**TO DO**
Copy out every line of the material below character for character, leaving out the pictures.

(Stored dataset items)
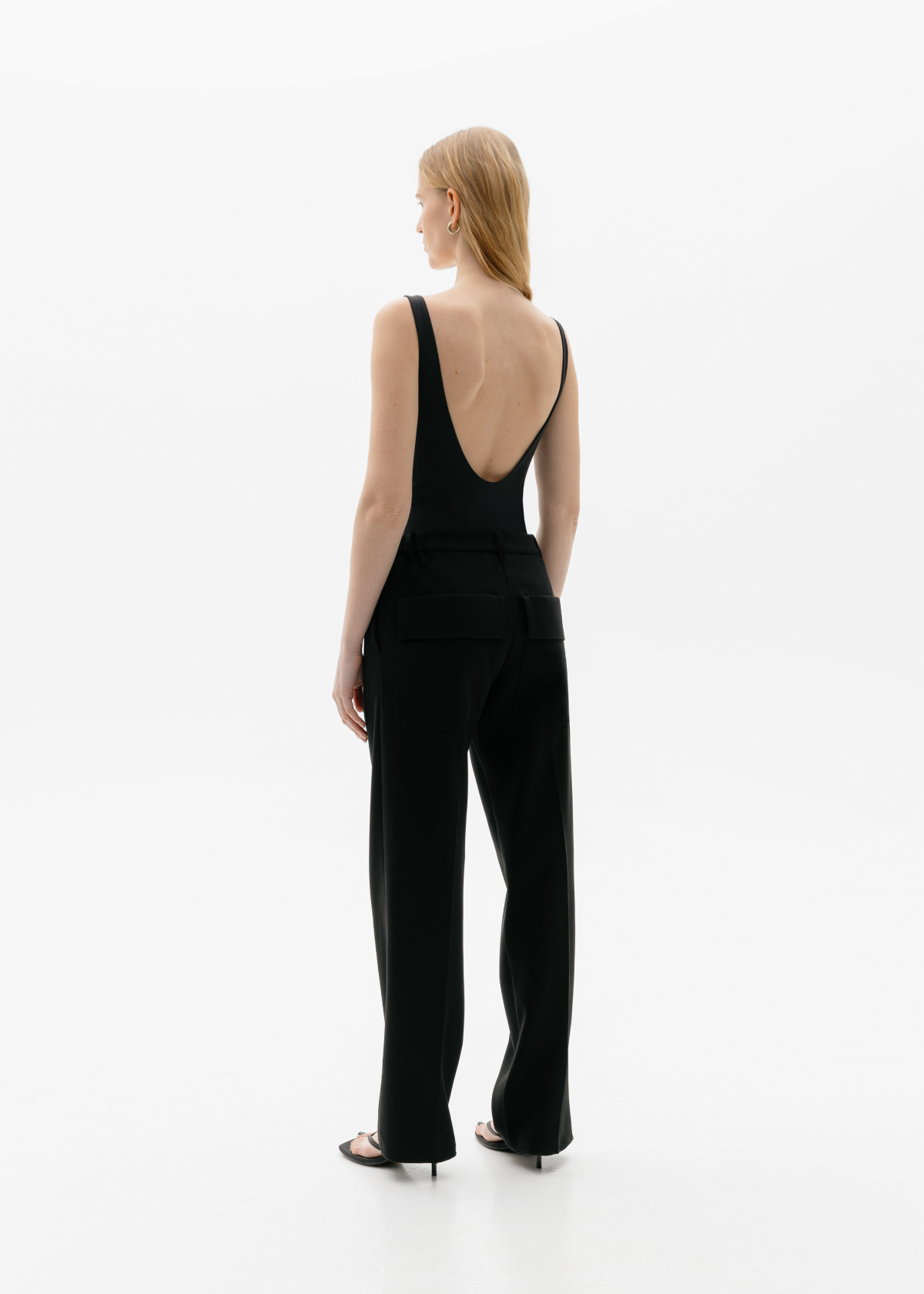 Trousers with pockets in black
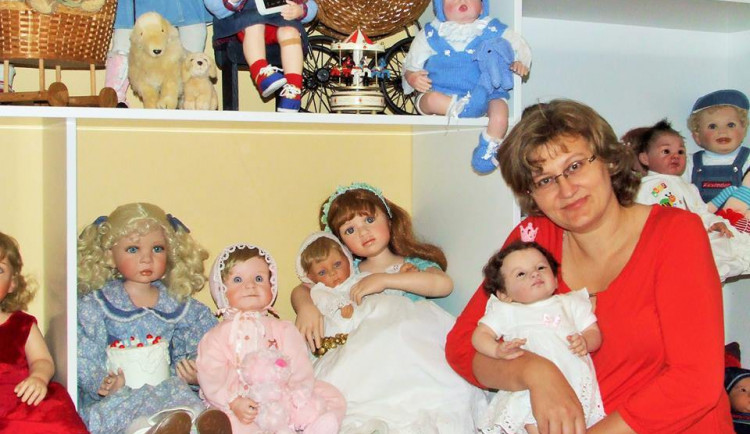 Eva Cigánková ze Štěpánova má doma sbírku čítající stovky panenek. Plánuje otevřít i muzeum
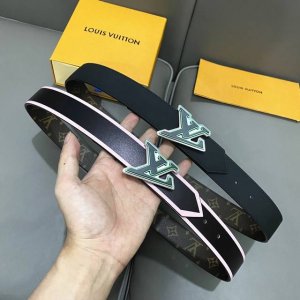 精品原單品質 寬度35Mm 專櫃編碼 驢牌首推情侶款式 經典的老花面內襯小牛皮內里 搭配最新款五金 多色可選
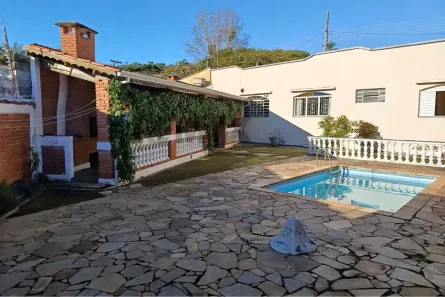 Casa com 3 Quartos para alugar, 135m² no Vila Santista, Atibaia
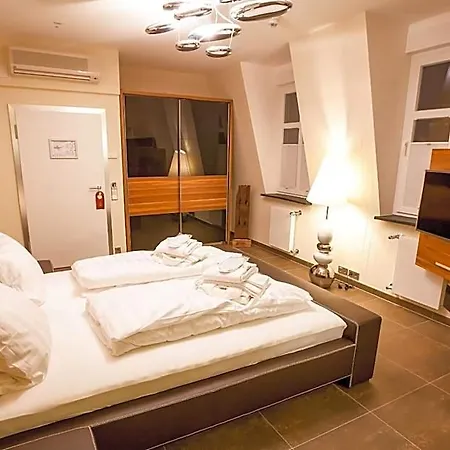 Bed & Breakfast Aragon - - Garni 3*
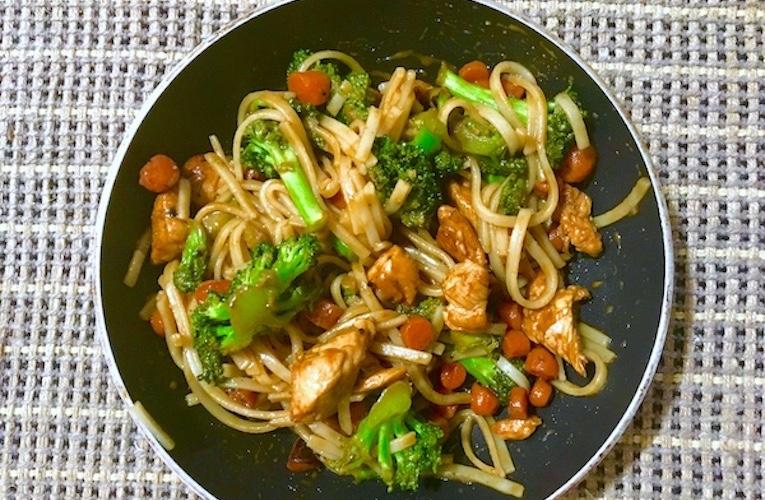 chicken and pad thai noodle stir fry recipe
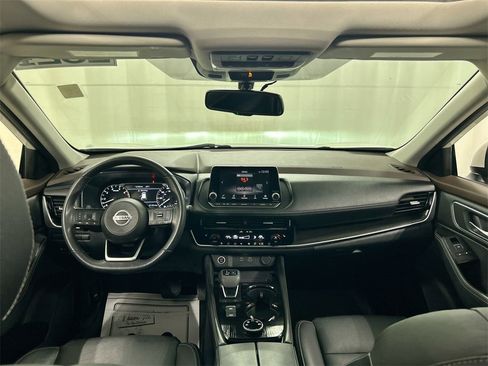 Used 2021 Nissan Rogue SL image 24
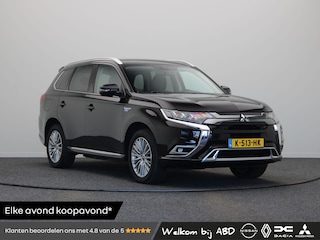 Mitsubishi Outlander 2.4 PHEV Intense | Stoel verwarming | Trekhaak | Half leder |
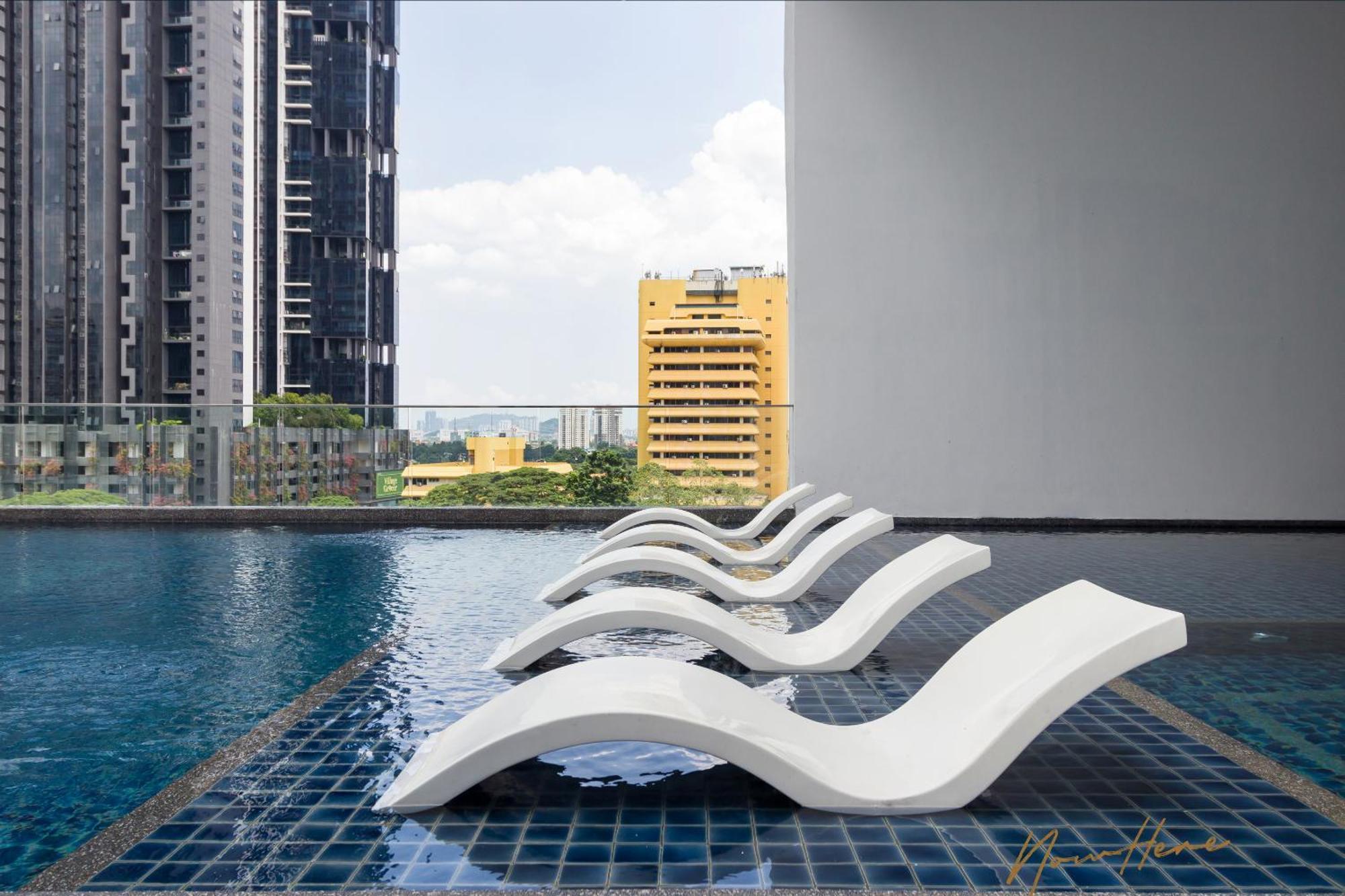 Nowhere 2br 4pax With Balcony Reizz Jalan Ampang *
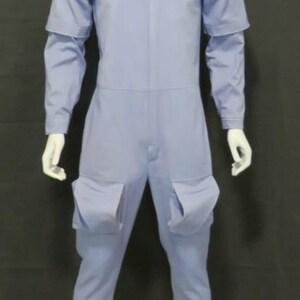 Puede incluir: Un juego de tres tazas de cer&aacute;mica con un acabado moteado y mate. Las tazas son en tonos crema, gris claro y gris oscuro. Cada taza tiene un dise&ntilde;o simple y minimalista y un asa redondeada.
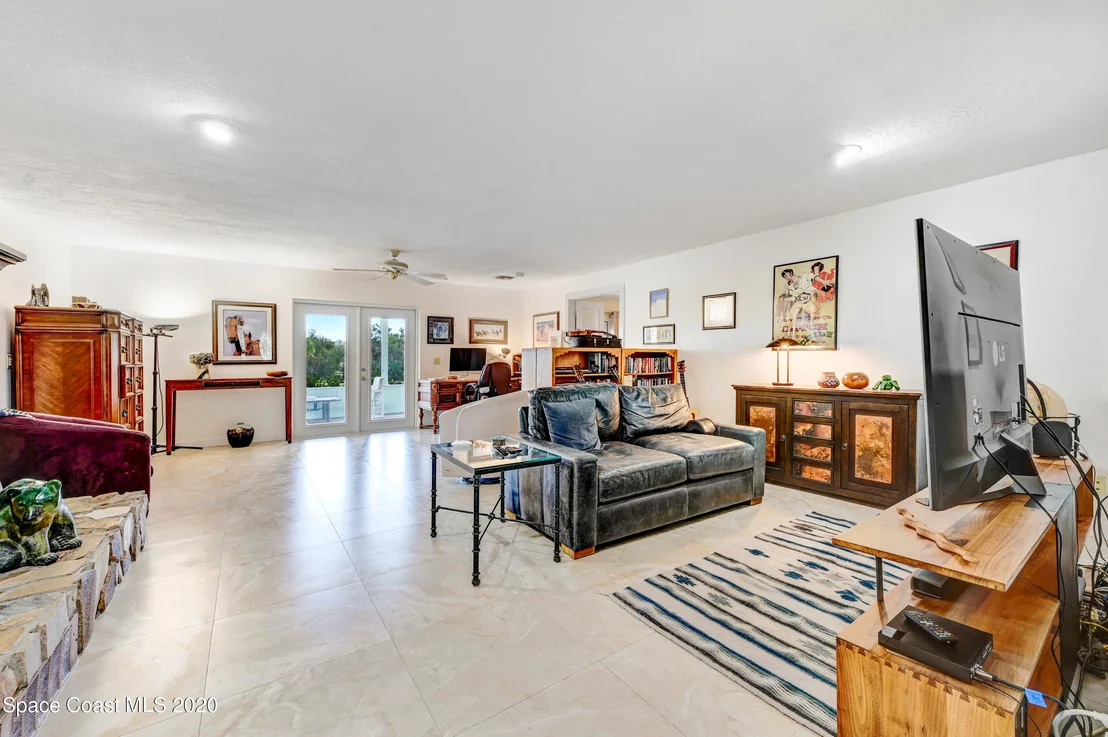Photo of 2045 Corey Road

**RESPONSE BOX**
 Trousers with pockets in black
 Eva Cigánková ze Štěpánova má doma sbírku čítající stovky panenek. Plánuje otevřít i muzeum
 精品原單品質 寬度35Mm 專櫃編碼 驢牌首推情侶款式 經典的老花面內襯小牛皮內里 搭配最新款五金 多色可選
 Casa com 3 Quartos para alugar, 135m² no Vila Santista, Atibaia
 Bed & Breakfast Aragon - - Garni 3*
 chicken and pad thai noodle stir fry recipe
 Used 2021 Nissan Rogue SL image 24
 Mitsubishi Outlander 2.4 PHEV Intense | Stoel verwarming | Trekhaak | Half leder |
 Nowhere 2br 4pax With Balcony Reizz Jalan Ampang *
 Puede incluir: Un juego de tres tazas de cer&aacute;mica con un acabado moteado y mate. Las tazas son en tonos crema, gris claro y gris oscuro. Cada taza tiene un dise&ntilde;o simple y minimalista y un asa redondeada.
Photo of 2045 Corey Road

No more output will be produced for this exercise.